Windows laptop recommendations

Brian Dean-O

Inspired
I built my current PC about 6 years ago, it has:

Intel Core i7-8700K CPU @ 3.70GHz
32 GB RAM
Running Windows 10 64 Bit
Focusrite 18i20 Gen 3 interface

Recently upgraded to Ableton Live 11 Standard from Live 10 Intro because I needed more tracks and Live 11 Standard has been on sale for 20% off with free upgrade to Live 12 Standard when it releases soon so I figured it was a good time to upgrade and get unlimited tracks.

I’m happy with my PC.
I’m not really super knowledgeable about PC tech things, I’ve always gotten help from more knowledgeable friends when buying the parts for my PC builds over the years and have them with me to help build it.
Never used Mac and don’t want to have to switch if I don’t feel that I need to but I’ll keep it in mind and can figure out what to get on my own if I do get a Mac laptop seeing as there’s TONS of information on the best Mac laptops for audio engineering.
However I don’t see nearly as much about what are the best kinds of Windows laptops for recording.
I’m looking for advice and suggestions to that effect.

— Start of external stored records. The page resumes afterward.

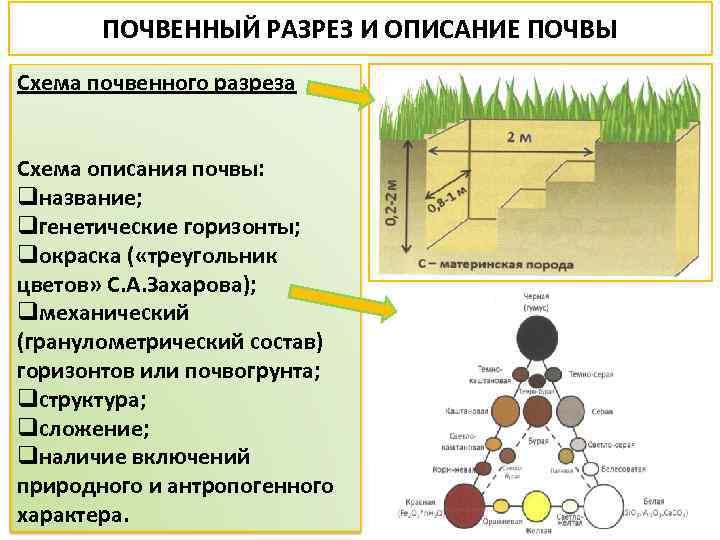 ПОЧВЕННЫЙ РАЗРЕЗ И ОПИСАНИЕ ПОЧВЫ Схема почвенного разреза Схема описания почвы: qназвание; qгенетические горизонты;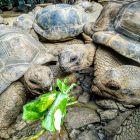 Park Vanilla - żółwie seszelskie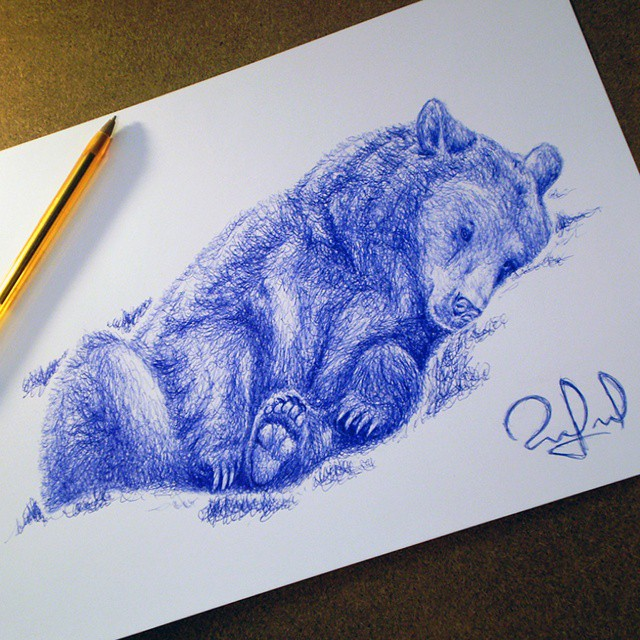 11 bear animal pen drawings by rafael augusto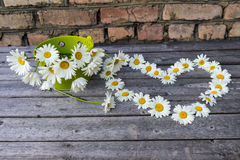 春黄菊心脏和花束开花木表面上 免版税图库摄影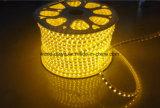Indicatore luminoso luminoso eccellente della corda di SMD5050 220V 120V LED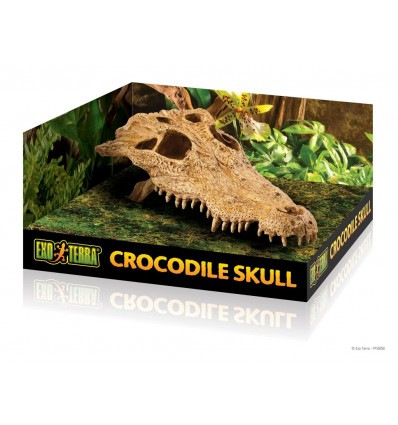 Hagen Exo Terra Decor Crocodile Skull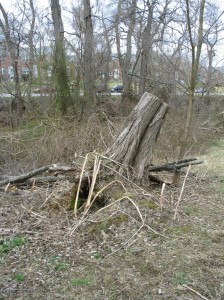 Fallen Tree or Tree Branches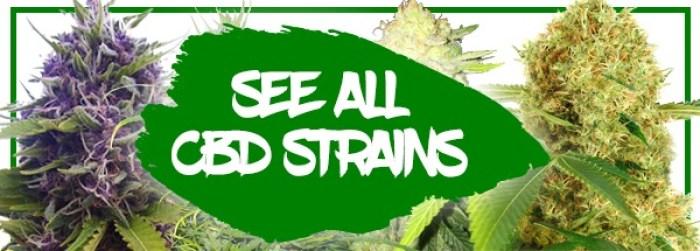 CBD Medical Seeds For Sale In Australia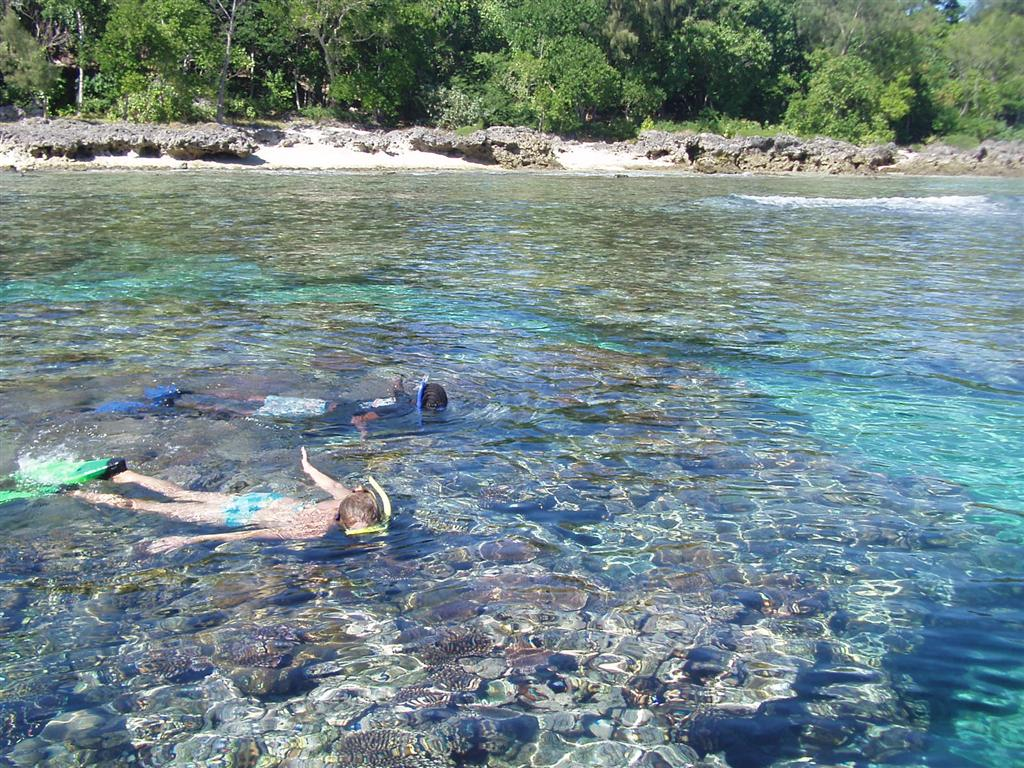 Pango Snorkeling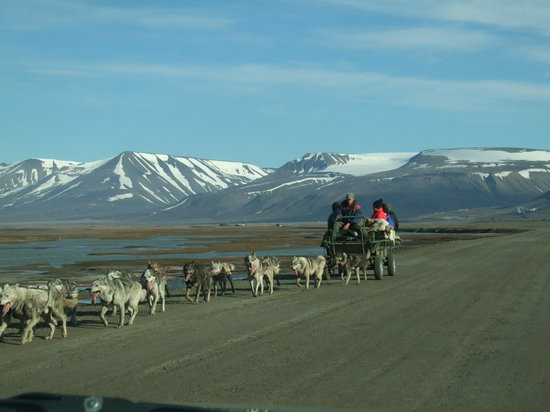 Longyearbyen, Norwegen: Dogsledding can also be done in the summermonths, but is much better during winter on snow.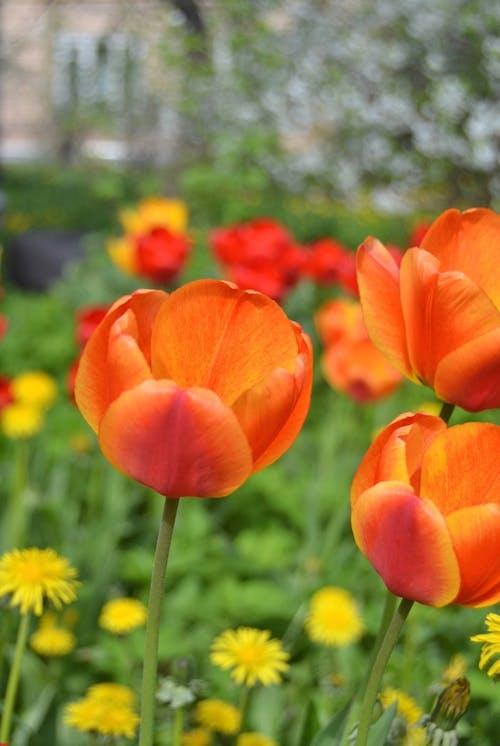 Photos gratuites de espace extérieur, extérieur, fleur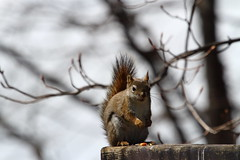 Écureuil IMG_0218 (Paul_Paradis) Tags: wildlife animal fall automne ecureuil squirrel nature natural ciel arbre tree canada quebec iledorleans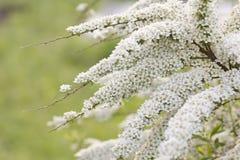 Blooming spirea. Royalty Free Stock Image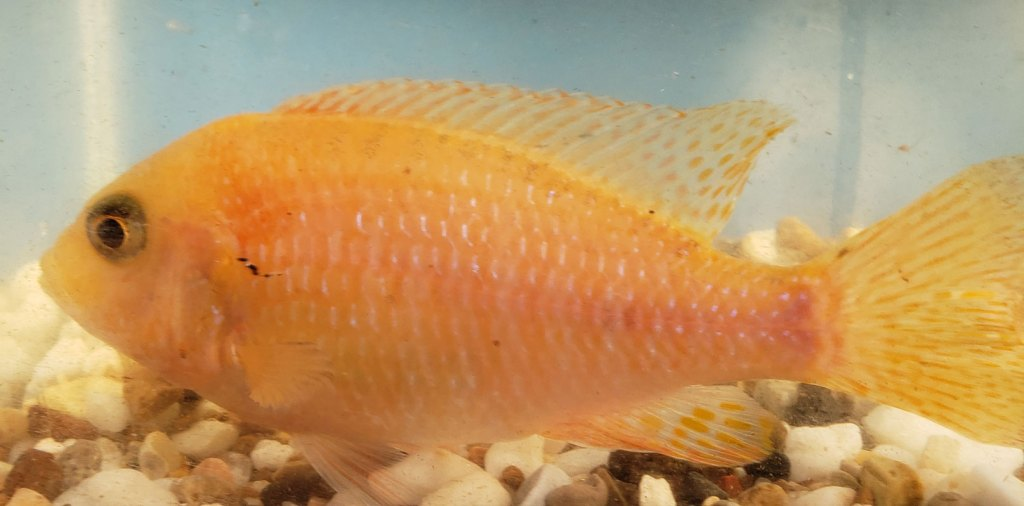 Photo of a Female Red Dragon Blood Peacock Cichlid.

I’d be happy with anything that’s even comparable to what I’m running in my PC and I’d be ecstatic if it can be done without breaking the bank. I’ve got time to figure this out as I don’t have the money to do get anything right now but in the hopefully not too distant future I’d like to be able to reflect back to this thread to reference for tips.
Thank you. 🙏
 
However I don’t see nearly as much about what are the best kinds of Windows laptops for recording.

The reason for that is that ACPI and Windows 11's Modern Sleep have thoroughly nerfed PC laptops for a handful of different applications, including low latency audio. That's not to say it's impossible, just that it's a lot harder than it should be. And you absolutely can buy something that will never work right.

I wish I could say "just buy this thing", but...as an example, there are music-focused computer builders/resellers that flat-out don't offer PC laptops anymore because it's such a PITA.

I will say that a few years ago, my (almost exclusively remote) day job bought me a decent (good i5, 32GB Ram, 1 TB NVMe) Dell laptop so that I could actually go to the office for a week without bringing my desktop setup with me (or being totally useless). Well, the trip didn't happen and I eventually decided to try using it with my DJ setup. At the time, I used a PC desktop as my main DAW machine...definitely familiar with getting low-latency audio to work on Windows. And literally the only way I could get it to not click and stutter was to do all the optimizations and set the ASIO buffers to literally 2 seconds.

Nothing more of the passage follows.